Sauberkeit auf Reisen: Wie Gen Z die Urlaubswäsche revolutioniert

Reisen ist mehr als das Ziel; es ist eine Sammlung persönlicher Rituale, von Hygiene bis Entspannung. Laut einer neuen Opodo-Umfrage nutzen besonders junge Erwachsene die freie Zeit, um Frischebewusstsein und Erholungsbedürfnisse neu auszubalancieren. Überraschend: Die Generation Z greift deutlich häufiger zum Handwaschmittel auf Reisen.

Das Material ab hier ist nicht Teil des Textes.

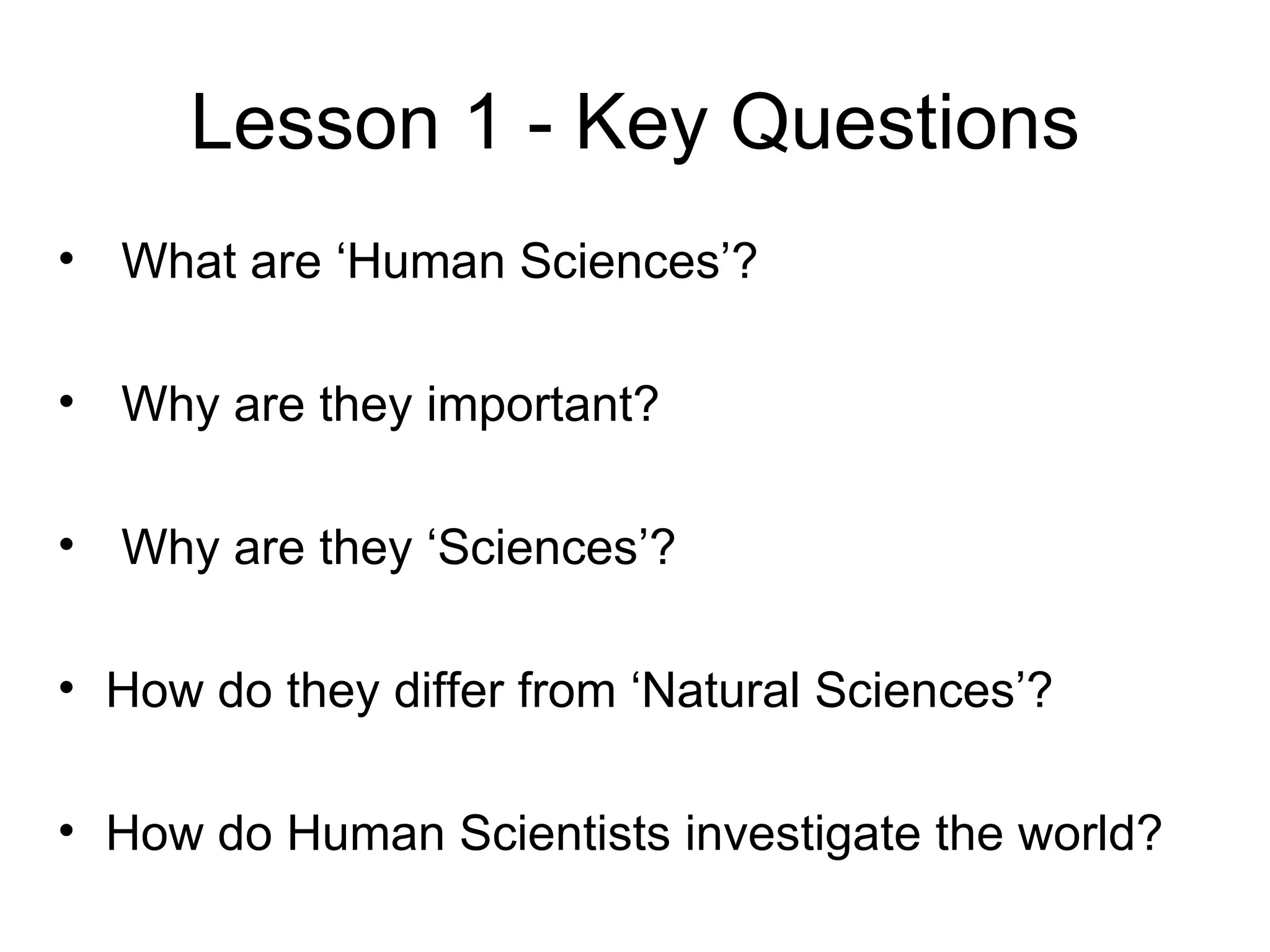 Lesson 1 - Key Questions

• What are ‘Human Sciences’?

• Why are they important?

• Why are they ‘Sciences’?

• How do they differ from ‘Natural Sciences’?

• How do Human Scientists investigate the world?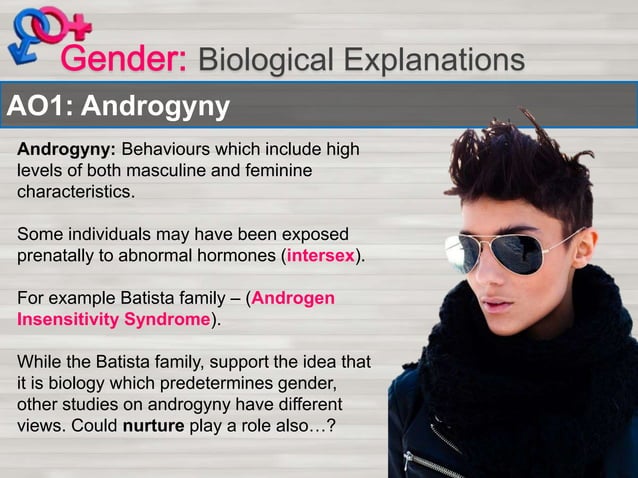 Gender: Biological Explanations

AO1: Androgyny

Androgyny: Behaviours which include high levels of both masculine and feminine characteristics.

Some individuals may have been exposed prenatally to abnormal hormones (intersex).

For example Batista family – (Androgen Insensitivity Syndrome).

While the Batista family, support the idea that it is biology which predetermines gender, other studies on androgyny have different views. Could nurture play a role also…?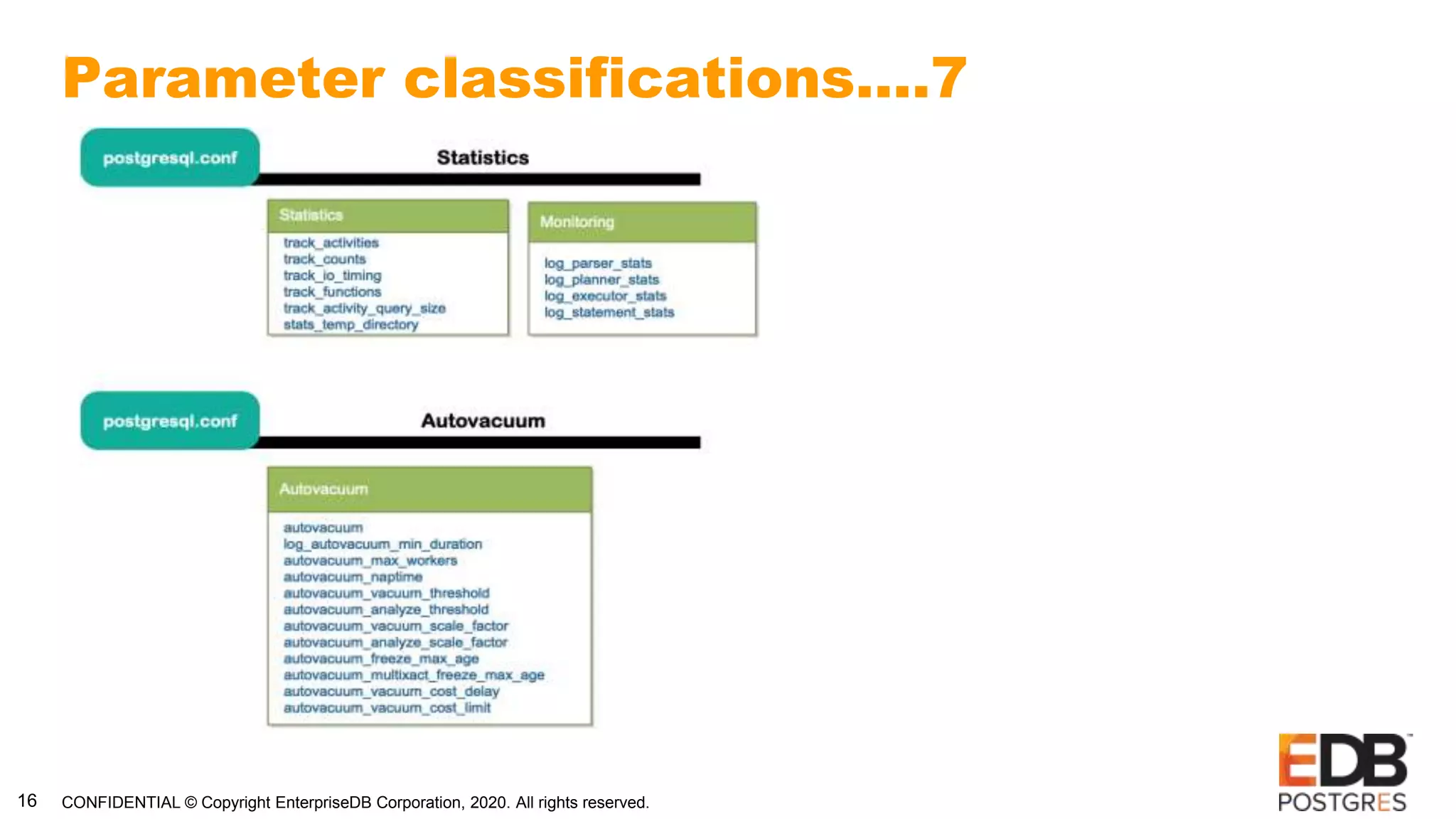 Parameter classifications….7

postgresql.conf

Statistics

Statistics

track_activities
track_counts
track_io_timing
track_functions
track_activity_query_size
stats_temp_directory

Monitoring

log_parser_stats
log_planner_stats
log_executor_stats
log_statement_stats

postgresql.conf

Autovacuum

Autovacuum

autovacuum
log_autovacuum_min_duration
autovacuum_max_workers
autovacuum_naptime
autovacuum_vacuum_threshold
autovacuum_analyze_threshold
autovacuum_vacuum_scale_factor
autovacuum_analyze_scale_factor
autovacuum_freeze_max_age
autovacuum_multixact_freeze_max_age
autovacuum_vacuum_cost_delay
autovacuum_vacuum_cost_limit

16 CONFIDENTIAL © Copyright EnterpriseDB Corporation, 2020. All rights reserved.

EDB
POSTGRES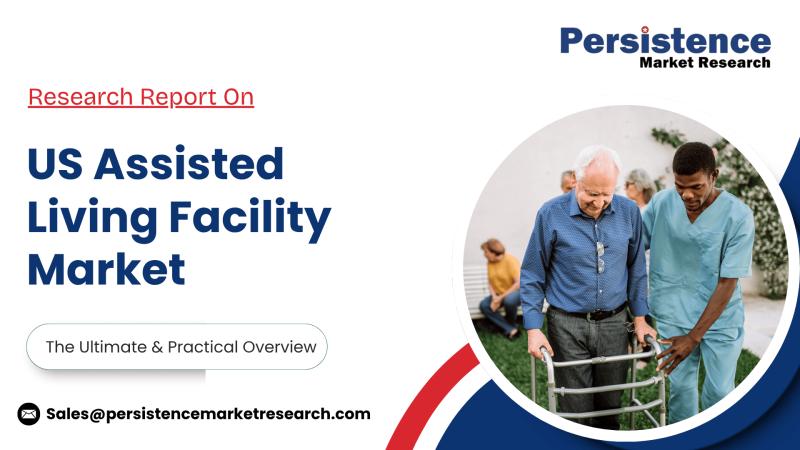 Persistence
Market Research

Research Report On

US Assisted Living Facility Market

The Ultimate & Practical Overview

Sales@persistencemarketresearch.com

heute 17:51 Uhr | 2 mal gelesen

Es ist schon eine seltsame Sache mit dem Kofferpacken vor dem Urlaub: Dem einen genügt ein minimalistischer Stapel an Kleidung, während die andere gleich eine ganze Kommode einzupacken scheint – frei nach dem Motto 'man weiß ja nie'. Laut der aktuellen Opodo-Umfrage, für die insgesamt 1.000 Deutsche befragt wurden, werden dabei erstaunlich unterschiedliche Strategien sichtbar. Besonders bei den 18- bis 24-Jährigen ist der Hang zur Sauberkeit und zum Frisch-Gefühl auffällig ausgeprägt, rund ein Drittel dieser Generation wäscht seine Kleidung im Urlaub sogar regelmäßig per Hand. Vielleicht liegt es am Hang zur Kontrolle – oder ist es nur der verschwommene Drang, stets präsentabel zu bleiben, gerade wenn das nächste Selfie schon im Anmarsch ist? Frauen in Deutschland lieben laut Studie das Sicherheitsgefühl des "Ich habe genug dabei", Männer setzen öfter auf punktgenaues Packen: Ein T-Shirt pro Tag, nicht mehr. Spannend: Ein ganz kleiner Teil – kleine pragmatische Rebellen, meist Männer – trägt sogar mehrfach hintereinander die gleichen Sachen. Urlaub ist schließlich zum Ausspannen da. Frische-Routinen und Erholung stehen manchmal seltsam nebeneinander. Das eigentliche Ritual beginnt aber häufig erst zuhause: Kaum ist die Haustür ins Schloss gefallen, dreht sich schon alles um Waschen, Sortieren, Ankommen. Oft fühlt sich erst die richtige Körperpflege (und ein ordentliches Wäschemanagement) an wie die Rückkehr ins eigentliche Leben. Eigenartig, wie kleine Routinen dabei helfen, im Alltag wieder zu landen. Bettina Lemeßier, Reise-Expertin bei Opodo, bringt es ziemlich offen auf den Punkt: Alles ist erlaubt – von akribischer Planung bis gepflegtem Laissez-faire. Reisen ist eben so vielfältig wie die Menschen, die es tun.

Die Opodo-Umfrage macht greifbar, wie unterschiedlich das Bedürfnis nach Frische, Ordnung und Entspannung auf Reisen ist, vor allem abhängig vom Alter. Gen Z, also die 18- bis 24-Jährigen, sticht mit besonderem Wasch-Eifer hervor – offenbar spielen pragmatische Motive und das Bedürfnis, sich wohlzufühlen, eine große Rolle. Überraschend ist, dass auch nach der Rückreise ganz eigene Rituale dominieren: Für viele wird das Auspacken und Waschen zum wichtigen Bestandteil des Wieder-Ankommens. Neuere Recherchen zeigen, dass junge Reisende, insbesondere in schwierigen Zeiten wie nach der Pandemie, auch unterwegs auf Nachhaltigkeit achten und deshalb bewusster packen und konsumieren. Ein wachsender Trend, der sich sowohl im Alltag als auch im Urlaub abzeichnet, ist das Entstehen ritualisierter Selfcare-Momente, die nicht nur der Hygiene, sondern auch der mentalen Balance dienen. Unterschiedliche Studien bestätigen inzwischen, dass kleinere Alltagsrituale beim Reisen helfen, Stress abzubauen und schneller wieder im gewohnten Trott anzukommen. Interessanterweise greifen deshalb sogar mehr junge Menschen zu nachhaltigen Hygieneprodukten und versuchen, Konsum und Wäschebedarf besser abzuschätzen.